“We told you about this,” Dawn said. Had it only been a couple of weeks ago? It felt like a very long time had passed since Elrath had broken the treaty and abdicated the faerie throne. “We didn’t believe you that the treaty wasn’t being enforced, and one of the reasons was that the magic is still keeping people from finding out about faeries.”
Elrath frowned. “We talked about how Alaineth had selectively enforced the treaty, and the division in magic between the faerie land and campus land. The division in the magic cannot be undone.”
“Obviously not,” Edie said, “because the barrier is still there and it still—keeps faeries out and humans, or at least students, in. But I don’t think the barrier is what was keeping people from figuring out that faeries exist.”
“At the beginning of our school year, one of our friends was kidnapped by faeries,” Dawn explained. “I noticed that she had disappeared because I have the Sight, but none of the other students realized it. Lorelei, our RA, only understood what had happened when I told her, even though she already knew faeries existed. I told Corrie and Edie that she’d disappeared, but it took them a while to understand, and my roommate had completely forgotten that the person existed.”
“The kidnappers must have cast some spell of forgetfulness,” Elrath said, but he didn’t seem confident.
“It happens every time,” Corrie said. “If a student leaves, or if a faerie leaves, or even if a faerie joins without going through the official channels, the magic just smooths it over.”
“The magic professors have told us they have to work with the magic to make things happen the way they want,” Dawn said. “They’re not casting spells of forgetfulness, and sometimes that would be really complicated, like when Derwen took over the identity another faerie had left behind.”
“It is easy to change your human memories,” Elrath said scornfully.
Dawn winced and glanced at Edie, but she didn’t look like Elrath’s comment had reminded her of what Leila had done to her. Then again, she wasn’t human. Who knew how easy it was to change her memories? Though the campus magic had treated her the same way it did humans, at least at the beginning of the year.
She turned back to Elrath. “Okay, don’t believe us if you don’t want to, but this is how we understand it, and it’s the only thing that explains your problem.”
“They are not finding out that I am a faerie.”
“The magic was smoothing over everything that was strange about you,” Corrie said. “Just like at the beginning of the year people just didn’t notice that our friend was missing, for the whole time you’ve been a student here, people have forgotten about you not using email, or being rude to everyone, or whatever other strange things you do.”
“Human minds do try to justify everything,” Edie said. “That’s just how memory works.

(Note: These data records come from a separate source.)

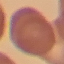
Uninfected.

Thin blood film. Acquired by smartphone through the microscope eyepiece. Giemsa-stained preparation. Cell patch, automatically extracted from a larger field of view and resized to 64 × 64 pixels.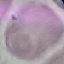
Summary:
  - Malaria status: uninfected
  - Preparation: thin blood film
  - Image type: automatically extracted cell patch, resized to 64 × 64 pixels
  - Stain: Giemsa
  - Capture: smartphone camera at the microscope eyepiece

The magic doesn’t have to do that much to keep people believing what they want to believe.”
“If that’s so,” Elrath said, “why does anyone remember? Other than our gifted child here, of course.”

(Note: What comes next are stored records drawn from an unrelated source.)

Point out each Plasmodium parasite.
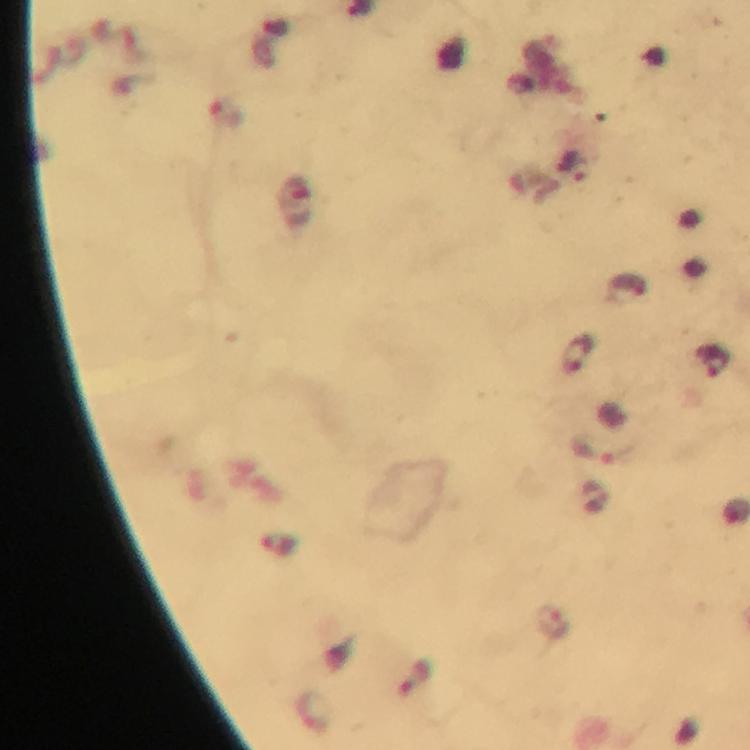
Approximate object centers, in pixels from the top-left corner.
Plasmodium parasites: (x=573, y=166), (x=575, y=353), (x=713, y=362), (x=604, y=451), (x=552, y=623).

{
  "immersion_oil": "applied",
  "image_size": "750×750 pixels",
  "stain": "Giemsa",
  "magnification": "100x",
  "capture": "smartphone mounted on the microscope",
  "context": "from a malaria diagnostic workup",
  "preparation": "thick blood film",
  "cropped_from": "a single field of view"
}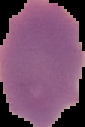
Image is 85×127 pixels. From a thin blood film. Result: no malaria parasites detected. Cell region segmented out of the field of view; the surrounding area is masked to black.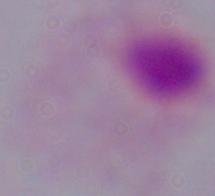
{
  "magnification": "1000x",
  "modality": "photomicrograph",
  "identification": "trichomonad"
}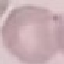

Summary:
  - Result: no malaria parasites seen
  - Image type: cell patch, automatically extracted from a larger field of view and resized to 64 × 64 pixels
  - Preparation: thin blood smear
  - Stain: Giemsa
  - Capture: smartphone through the microscope eyepiece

“Edie and I remember because we’ve been told about them, and we’ve seen them,” Corrie said. “Like Dawn said, it took a while. But eventually, there comes a point where neither our minds nor the magic can ignore what we’ve definitely experienced.”
“Fine.” Elrath sighed. “If this is how it works, what must I do?”
“I guess you have to try to act as much like a normal human as possible,” Dawn said, looking back and forth between her friends to see if either of them had any other answers, but neither volunteered anything. “That way, no one else will have questions about things you do.”
“It might already be too late, though,” Corrie said. “If they already noticed that you don’t do email, they’re going to think you’re weird even if you suddenly start.”
“You probably just have to grin and bear it until you graduate,” Dawn said.
“I have a suggestion,” Edie said, “but it isn’t going to be free.”
Elrath stared at her, then peeled his upper lip back in a snarl. “I think I have bargained with the three of you enough. No, I will fix the magic on my own.”
“Fix it?” Corrie said. “I thought it couldn’t be fixed. Not without a new agreement.”
He glared at them and didn’t answer that. Instead he spun on his heel and stalked away from them on the path. They watched him until he disappeared behind a building. Dawn sighed with relief. She feared that they hadn’t seen the last of him, but at least there was some hope that he wouldn’t bother them anymore.
“What was your suggestion going to be?” Corrie asked, turning to Edie.
Edie grinned sheepishly. “Honestly, I didn’t think he was going to like the idea of bargaining for it. I hoped he would just go away.”
“So you didn’t have a suggestion?” Dawn asked, raising her eyebrows.
“I did, but it isn’t a good one.” Edie wrinkled her nose and shook her head. “I’m glad I don’t have to give it to him. Though it would have been such a bad bargain that he would probably have never asked us for anything again.”